Copy the records below word for word. Stop after the line that contains "scientific name: Tragelaphus".

Dataset excerpts

________________________________________

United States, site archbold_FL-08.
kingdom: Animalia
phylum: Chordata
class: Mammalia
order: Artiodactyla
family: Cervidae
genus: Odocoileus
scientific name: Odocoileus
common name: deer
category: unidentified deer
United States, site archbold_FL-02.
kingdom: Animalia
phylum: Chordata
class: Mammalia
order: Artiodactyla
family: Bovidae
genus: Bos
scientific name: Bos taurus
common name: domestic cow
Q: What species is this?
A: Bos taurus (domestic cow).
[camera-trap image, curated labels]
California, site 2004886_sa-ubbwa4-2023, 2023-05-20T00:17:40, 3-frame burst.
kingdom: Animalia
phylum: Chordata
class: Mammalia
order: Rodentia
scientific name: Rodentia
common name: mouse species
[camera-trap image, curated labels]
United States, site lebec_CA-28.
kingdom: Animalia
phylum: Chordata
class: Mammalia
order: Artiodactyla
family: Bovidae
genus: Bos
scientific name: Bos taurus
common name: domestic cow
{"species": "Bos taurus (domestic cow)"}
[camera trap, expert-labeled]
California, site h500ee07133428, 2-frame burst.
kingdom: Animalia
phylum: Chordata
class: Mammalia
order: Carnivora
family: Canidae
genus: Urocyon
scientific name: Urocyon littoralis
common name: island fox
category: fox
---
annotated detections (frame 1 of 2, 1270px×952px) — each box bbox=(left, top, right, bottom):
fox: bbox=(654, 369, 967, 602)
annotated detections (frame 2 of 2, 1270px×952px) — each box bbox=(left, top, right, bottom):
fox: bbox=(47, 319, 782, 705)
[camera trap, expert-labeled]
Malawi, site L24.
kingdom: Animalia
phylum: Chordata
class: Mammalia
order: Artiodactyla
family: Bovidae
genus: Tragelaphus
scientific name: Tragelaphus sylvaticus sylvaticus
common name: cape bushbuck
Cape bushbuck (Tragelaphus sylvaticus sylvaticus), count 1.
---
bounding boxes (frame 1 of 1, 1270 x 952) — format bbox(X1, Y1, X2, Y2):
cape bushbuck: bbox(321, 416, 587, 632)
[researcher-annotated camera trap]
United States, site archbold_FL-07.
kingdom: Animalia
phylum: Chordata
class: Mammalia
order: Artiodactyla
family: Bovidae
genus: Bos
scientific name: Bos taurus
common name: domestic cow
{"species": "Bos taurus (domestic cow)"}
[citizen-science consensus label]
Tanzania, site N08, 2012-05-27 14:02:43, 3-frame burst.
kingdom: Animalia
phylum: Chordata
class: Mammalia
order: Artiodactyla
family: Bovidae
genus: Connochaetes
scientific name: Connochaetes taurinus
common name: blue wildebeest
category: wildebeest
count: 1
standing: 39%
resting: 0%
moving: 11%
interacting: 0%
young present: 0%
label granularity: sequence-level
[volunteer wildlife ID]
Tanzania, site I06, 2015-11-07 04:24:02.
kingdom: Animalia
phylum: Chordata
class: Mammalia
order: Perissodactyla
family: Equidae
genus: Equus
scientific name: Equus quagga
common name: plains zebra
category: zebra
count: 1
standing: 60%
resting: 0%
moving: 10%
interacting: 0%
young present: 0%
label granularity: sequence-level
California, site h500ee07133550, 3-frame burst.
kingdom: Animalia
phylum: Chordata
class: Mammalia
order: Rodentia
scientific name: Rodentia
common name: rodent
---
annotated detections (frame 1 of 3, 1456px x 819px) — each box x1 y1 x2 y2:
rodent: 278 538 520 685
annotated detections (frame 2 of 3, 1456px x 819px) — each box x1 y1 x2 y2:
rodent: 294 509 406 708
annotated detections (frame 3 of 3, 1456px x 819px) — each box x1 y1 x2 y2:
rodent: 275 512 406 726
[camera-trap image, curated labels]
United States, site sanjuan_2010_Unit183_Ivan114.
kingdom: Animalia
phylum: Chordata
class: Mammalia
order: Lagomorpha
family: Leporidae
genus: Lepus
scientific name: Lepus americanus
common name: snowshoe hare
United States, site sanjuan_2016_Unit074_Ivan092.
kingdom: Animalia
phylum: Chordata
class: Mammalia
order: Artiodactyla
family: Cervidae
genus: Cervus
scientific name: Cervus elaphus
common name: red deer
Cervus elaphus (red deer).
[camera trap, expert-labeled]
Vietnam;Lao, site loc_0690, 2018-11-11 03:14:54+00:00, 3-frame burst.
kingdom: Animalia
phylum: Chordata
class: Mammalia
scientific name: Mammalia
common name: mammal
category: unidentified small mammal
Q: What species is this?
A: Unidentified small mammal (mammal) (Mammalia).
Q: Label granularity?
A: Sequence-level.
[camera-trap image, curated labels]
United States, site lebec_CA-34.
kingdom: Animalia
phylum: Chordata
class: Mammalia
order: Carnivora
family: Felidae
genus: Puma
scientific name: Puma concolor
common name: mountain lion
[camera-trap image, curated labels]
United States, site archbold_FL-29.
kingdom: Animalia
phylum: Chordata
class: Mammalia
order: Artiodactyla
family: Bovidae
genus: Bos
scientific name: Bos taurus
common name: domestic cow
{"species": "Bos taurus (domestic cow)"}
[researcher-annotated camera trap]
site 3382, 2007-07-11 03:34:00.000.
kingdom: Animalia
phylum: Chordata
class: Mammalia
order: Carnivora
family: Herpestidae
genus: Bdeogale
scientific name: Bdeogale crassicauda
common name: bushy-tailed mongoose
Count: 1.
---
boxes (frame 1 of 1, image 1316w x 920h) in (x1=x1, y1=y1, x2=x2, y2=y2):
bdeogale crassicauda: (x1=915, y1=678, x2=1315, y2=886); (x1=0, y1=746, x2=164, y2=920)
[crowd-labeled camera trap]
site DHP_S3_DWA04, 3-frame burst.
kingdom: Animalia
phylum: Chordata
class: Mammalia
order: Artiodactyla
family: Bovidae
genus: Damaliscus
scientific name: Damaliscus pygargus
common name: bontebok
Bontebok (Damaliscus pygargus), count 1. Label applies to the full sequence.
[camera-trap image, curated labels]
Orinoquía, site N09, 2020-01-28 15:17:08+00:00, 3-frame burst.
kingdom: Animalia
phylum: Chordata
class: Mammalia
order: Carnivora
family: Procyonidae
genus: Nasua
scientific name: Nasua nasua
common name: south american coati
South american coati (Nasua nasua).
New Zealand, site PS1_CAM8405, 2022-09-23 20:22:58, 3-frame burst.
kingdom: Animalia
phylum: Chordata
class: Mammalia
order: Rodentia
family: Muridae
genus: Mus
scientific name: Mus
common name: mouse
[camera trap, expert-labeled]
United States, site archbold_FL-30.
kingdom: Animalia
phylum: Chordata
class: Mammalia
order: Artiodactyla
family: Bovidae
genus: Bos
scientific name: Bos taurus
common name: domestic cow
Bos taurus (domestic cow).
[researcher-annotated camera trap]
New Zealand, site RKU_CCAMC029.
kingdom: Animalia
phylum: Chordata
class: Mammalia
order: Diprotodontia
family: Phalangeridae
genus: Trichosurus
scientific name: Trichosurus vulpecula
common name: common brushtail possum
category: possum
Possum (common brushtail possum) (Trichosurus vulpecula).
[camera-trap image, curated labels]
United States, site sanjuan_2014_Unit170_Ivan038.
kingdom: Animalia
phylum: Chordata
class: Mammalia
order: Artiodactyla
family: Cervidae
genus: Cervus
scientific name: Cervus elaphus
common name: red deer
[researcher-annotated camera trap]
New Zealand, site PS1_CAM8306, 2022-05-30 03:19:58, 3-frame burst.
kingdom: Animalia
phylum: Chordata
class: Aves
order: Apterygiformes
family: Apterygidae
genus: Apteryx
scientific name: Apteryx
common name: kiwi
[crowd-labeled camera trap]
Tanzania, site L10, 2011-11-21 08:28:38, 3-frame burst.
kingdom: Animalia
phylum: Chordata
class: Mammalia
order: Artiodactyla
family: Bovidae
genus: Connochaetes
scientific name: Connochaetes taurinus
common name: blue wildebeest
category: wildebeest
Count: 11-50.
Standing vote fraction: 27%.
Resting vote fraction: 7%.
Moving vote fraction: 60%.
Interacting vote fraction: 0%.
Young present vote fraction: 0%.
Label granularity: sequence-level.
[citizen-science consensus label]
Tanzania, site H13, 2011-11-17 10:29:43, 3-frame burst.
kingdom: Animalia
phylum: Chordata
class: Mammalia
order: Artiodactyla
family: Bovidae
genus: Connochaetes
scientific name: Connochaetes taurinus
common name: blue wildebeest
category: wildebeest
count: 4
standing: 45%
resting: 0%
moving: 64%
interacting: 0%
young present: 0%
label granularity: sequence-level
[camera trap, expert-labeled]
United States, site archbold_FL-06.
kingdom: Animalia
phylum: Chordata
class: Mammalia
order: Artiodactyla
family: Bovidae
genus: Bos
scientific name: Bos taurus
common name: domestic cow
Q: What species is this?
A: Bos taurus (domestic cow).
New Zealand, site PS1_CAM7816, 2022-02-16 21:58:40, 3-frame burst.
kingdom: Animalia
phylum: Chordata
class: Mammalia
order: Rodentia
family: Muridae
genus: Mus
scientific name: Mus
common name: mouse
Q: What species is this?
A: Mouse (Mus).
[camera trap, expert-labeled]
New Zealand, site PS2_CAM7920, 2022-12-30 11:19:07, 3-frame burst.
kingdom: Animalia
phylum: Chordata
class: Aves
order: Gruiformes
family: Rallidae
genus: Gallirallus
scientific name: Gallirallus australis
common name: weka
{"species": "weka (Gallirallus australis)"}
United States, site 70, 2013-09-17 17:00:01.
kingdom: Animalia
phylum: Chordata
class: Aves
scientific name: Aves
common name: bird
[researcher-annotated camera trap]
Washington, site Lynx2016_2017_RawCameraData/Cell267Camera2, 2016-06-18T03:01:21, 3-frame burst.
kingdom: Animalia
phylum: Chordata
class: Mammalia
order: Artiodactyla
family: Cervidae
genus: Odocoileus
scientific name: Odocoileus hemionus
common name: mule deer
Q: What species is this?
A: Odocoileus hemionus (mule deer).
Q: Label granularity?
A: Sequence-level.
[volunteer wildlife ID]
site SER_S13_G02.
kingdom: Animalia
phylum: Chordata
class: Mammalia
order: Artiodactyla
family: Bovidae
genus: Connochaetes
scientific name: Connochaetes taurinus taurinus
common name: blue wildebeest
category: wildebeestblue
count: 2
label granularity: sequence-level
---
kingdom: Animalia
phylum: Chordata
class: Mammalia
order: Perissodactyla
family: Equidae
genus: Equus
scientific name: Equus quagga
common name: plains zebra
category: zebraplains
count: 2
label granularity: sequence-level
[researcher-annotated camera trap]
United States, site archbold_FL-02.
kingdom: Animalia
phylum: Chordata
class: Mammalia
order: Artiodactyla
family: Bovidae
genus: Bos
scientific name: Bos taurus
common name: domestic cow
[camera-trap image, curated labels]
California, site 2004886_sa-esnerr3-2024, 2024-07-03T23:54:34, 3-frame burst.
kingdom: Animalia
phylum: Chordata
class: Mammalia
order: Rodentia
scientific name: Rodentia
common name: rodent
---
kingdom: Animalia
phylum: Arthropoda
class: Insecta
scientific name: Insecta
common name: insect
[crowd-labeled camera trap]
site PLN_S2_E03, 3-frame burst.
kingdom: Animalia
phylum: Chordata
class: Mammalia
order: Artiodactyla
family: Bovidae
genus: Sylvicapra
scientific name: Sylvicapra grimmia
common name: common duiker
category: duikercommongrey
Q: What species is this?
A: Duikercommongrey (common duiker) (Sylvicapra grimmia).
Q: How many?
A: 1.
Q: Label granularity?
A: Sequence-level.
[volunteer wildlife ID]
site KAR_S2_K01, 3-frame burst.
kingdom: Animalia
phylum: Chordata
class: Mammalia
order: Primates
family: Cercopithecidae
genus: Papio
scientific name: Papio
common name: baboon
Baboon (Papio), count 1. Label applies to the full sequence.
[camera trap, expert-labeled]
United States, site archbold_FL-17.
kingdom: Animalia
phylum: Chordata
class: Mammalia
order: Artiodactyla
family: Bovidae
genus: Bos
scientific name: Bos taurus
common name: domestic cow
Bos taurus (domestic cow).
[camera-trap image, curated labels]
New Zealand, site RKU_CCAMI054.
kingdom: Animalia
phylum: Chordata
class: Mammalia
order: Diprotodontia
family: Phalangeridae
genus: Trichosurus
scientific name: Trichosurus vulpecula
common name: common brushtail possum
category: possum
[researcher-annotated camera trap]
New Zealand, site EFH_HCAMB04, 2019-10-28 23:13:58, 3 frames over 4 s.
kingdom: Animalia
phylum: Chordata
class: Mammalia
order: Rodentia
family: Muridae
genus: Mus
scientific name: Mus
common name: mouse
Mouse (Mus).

________________________________________

ANSWER SPACE —
United States, site archbold_FL-08.
kingdom: Animalia
phylum: Chordata
class: Mammalia
order: Artiodactyla
family: Cervidae
genus: Odocoileus
scientific name: Odocoileus
common name: deer
category: unidentified deer
United States, site archbold_FL-02.
kingdom: Animalia
phylum: Chordata
class: Mammalia
order: Artiodactyla
family: Bovidae
genus: Bos
scientific name: Bos taurus
common name: domestic cow
Q: What species is this?
A: Bos taurus (domestic cow).
[camera-trap image, curated labels]
California, site 2004886_sa-ubbwa4-2023, 2023-05-20T00:17:40, 3-frame burst.
kingdom: Animalia
phylum: Chordata
class: Mammalia
order: Rodentia
scientific name: Rodentia
common name: mouse species
[camera-trap image, curated labels]
United States, site lebec_CA-28.
kingdom: Animalia
phylum: Chordata
class: Mammalia
order: Artiodactyla
family: Bovidae
genus: Bos
scientific name: Bos taurus
common name: domestic cow
{"species": "Bos taurus (domestic cow)"}
[camera trap, expert-labeled]
California, site h500ee07133428, 2-frame burst.
kingdom: Animalia
phylum: Chordata
class: Mammalia
order: Carnivora
family: Canidae
genus: Urocyon
scientific name: Urocyon littoralis
common name: island fox
category: fox
---
annotated detections (frame 1 of 2, 1270px×952px) — each box bbox=(left, top, right, bottom):
fox: bbox=(654, 369, 967, 602)
annotated detections (frame 2 of 2, 1270px×952px) — each box bbox=(left, top, right, bottom):
fox: bbox=(47, 319, 782, 705)
[camera trap, expert-labeled]
Malawi, site L24.
kingdom: Animalia
phylum: Chordata
class: Mammalia
order: Artiodactyla
family: Bovidae
genus: Tragelaphus
scientific name: Tragelaphus sylvaticus sylvaticus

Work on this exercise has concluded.